SOURCE MATERIAL:
-.-.-

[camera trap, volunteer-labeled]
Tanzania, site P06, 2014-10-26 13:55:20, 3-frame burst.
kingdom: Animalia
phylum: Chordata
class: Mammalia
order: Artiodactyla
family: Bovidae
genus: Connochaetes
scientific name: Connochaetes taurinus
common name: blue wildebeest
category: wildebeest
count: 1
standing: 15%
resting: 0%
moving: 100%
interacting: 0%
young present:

-.-.-

Whatever the entries say, repeat all of them exactly.

EXERCISE OUTPUT:
[camera trap, volunteer-labeled]
Tanzania, site P06, 2014-10-26 13:55:20, 3-frame burst.
kingdom: Animalia
phylum: Chordata
class: Mammalia
order: Artiodactyla
family: Bovidae
genus: Connochaetes
scientific name: Connochaetes taurinus
common name: blue wildebeest
category: wildebeest
count: 1
standing: 15%
resting: 0%
moving: 100%
interacting: 0%
young present:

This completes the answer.